Urgence Iran: Mais à qui profite le crime !?

Le fossé se creuse, entre la réalité du terrain, où la violence d'état n'en finit pas de se surpasser, et les discours et actions de "la communauté internationale". Aussi essentiels que soient les témoignages directs, j'ai le sentiment qu'il est temps, maintenant, de faire un peu plus de bruit. Lisez, partager, questionnez, participez. C'est une question de vie ou de mort.
La réalité a-t-elle encore un sens en Iran?

Le pouvoir utilise sa mainmise totale sur la production et la diffusion de contenus médiatiques pour promouvoir sa propagande. A ce jour, il continue de clamer que Mahsa Jina Amini (la jeune fille dont le décès suite à son arrestation pour un foulard mal porté a déclenché le mouvement actuel) est morte de causes naturelles. Il fournit également des motifs plus invraisemblables les uns que les autres pour justifier les nombreux décès liés à la répression violente des manifestations. Si l'on en croit la télévision d'état, il y a tout à coup, depuis septembre 2022, beaucoup plus d'accidents de voiture, de suicides d'adolescents, de "chutes depuis une hauteur", et de crises cardiaques chez des jeunes de moins de 20 ans sans pathologies connues.

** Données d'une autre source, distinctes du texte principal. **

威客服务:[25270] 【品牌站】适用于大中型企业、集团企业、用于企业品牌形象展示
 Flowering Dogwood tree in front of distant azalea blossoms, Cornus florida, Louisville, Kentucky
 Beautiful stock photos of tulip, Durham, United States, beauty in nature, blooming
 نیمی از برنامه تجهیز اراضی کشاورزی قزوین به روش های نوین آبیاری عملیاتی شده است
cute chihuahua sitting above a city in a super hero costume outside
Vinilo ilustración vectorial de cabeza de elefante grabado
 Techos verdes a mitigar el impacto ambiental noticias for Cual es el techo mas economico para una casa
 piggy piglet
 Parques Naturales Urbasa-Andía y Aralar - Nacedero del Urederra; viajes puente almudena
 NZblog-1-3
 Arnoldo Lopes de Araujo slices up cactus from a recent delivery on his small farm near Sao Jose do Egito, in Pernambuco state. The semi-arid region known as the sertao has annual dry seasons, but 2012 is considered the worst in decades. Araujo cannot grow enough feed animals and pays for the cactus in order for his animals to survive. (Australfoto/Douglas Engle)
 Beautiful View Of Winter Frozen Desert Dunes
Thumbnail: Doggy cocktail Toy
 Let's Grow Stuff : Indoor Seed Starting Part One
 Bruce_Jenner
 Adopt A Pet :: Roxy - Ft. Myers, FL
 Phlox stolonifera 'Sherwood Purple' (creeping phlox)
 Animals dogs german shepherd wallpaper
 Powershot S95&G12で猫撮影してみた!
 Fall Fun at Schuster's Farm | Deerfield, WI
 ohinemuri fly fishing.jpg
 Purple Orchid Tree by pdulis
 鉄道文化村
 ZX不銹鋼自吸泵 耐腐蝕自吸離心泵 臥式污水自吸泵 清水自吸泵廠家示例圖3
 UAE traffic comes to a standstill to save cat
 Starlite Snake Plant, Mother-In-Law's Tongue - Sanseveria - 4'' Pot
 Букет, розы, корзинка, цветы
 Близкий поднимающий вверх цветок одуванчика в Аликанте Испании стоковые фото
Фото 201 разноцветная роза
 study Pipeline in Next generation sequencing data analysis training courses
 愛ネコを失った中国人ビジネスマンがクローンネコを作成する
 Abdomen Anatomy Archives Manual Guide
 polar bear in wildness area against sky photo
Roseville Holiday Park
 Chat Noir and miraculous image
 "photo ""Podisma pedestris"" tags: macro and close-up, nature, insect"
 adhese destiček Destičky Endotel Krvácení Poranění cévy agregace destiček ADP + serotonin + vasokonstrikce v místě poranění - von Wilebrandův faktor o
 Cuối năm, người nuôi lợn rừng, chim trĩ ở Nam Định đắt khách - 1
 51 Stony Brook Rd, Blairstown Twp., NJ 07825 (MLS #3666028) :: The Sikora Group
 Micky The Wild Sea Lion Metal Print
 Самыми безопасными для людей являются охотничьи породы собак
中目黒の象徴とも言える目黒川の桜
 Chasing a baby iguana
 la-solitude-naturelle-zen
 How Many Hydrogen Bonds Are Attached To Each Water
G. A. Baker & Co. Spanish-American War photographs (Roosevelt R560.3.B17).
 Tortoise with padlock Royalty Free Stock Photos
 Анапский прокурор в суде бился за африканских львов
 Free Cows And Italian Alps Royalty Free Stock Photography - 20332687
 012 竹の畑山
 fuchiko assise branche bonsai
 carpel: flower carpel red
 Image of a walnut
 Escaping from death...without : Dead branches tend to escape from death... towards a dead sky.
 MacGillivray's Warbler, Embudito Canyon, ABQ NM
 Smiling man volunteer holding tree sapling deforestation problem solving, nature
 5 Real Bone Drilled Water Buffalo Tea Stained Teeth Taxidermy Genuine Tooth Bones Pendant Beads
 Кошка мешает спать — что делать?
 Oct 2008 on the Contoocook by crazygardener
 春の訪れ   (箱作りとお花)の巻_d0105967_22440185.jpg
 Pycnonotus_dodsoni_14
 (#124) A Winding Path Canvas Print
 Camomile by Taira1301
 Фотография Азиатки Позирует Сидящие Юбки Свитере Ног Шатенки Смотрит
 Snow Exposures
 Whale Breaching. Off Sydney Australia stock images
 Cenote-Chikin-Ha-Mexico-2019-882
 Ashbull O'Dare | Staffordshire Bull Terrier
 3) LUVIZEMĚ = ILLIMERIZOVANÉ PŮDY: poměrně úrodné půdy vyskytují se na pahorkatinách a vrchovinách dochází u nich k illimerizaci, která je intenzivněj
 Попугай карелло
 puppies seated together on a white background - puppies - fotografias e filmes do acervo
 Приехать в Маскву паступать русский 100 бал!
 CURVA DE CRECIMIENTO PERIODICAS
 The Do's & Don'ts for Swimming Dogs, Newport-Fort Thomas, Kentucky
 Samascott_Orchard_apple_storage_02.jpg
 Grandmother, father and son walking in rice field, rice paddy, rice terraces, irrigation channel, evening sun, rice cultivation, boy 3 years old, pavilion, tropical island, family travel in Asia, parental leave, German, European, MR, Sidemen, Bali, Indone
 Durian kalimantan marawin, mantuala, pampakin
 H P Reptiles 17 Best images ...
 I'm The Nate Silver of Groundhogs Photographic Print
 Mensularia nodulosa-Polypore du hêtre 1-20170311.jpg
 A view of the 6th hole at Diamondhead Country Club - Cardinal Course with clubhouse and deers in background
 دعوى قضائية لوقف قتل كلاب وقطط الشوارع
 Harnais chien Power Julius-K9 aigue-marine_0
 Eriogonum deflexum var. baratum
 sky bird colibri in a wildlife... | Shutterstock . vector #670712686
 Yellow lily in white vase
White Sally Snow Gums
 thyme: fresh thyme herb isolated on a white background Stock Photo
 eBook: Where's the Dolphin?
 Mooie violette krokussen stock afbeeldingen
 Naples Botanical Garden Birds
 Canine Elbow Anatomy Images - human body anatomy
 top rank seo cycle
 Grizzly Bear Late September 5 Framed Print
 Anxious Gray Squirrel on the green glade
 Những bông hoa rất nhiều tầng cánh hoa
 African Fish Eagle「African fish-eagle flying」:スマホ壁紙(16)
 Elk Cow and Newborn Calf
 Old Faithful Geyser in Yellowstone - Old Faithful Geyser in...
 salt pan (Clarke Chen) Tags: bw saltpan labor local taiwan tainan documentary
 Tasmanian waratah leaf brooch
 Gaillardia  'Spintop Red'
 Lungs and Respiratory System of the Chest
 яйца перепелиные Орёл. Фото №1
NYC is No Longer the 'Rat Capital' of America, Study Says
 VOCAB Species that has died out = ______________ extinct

Dans un autre registre, vous apprendrez avec intérêt que tous ceux que nous appelons des "prisonniers d'opinion", ou des victimes d'arrestations arbitraires, sont en réalité des espions formés par les Etats-Unis et Israël, et infiltrés dans la population pour propager des discours subversifs destinés à déstabiliser la société. Cette catégorie inclut les 7 otages français, dont certains ont été forcés à faire des "confessions" filmées où ils avouent avoir été recrutés par la DGSE.



Je suppose que c'est ici que je dois préciser que la torture est monnaie courante dans les prisons iraniennes, en particulier pour obtenir des aveux (nécessaires pour pouvoir prononcer une peine) et que personne en Iran ne prend au sérieux quoi que ce soit, à partir du moment où c'est diffusé par la télévision d'état.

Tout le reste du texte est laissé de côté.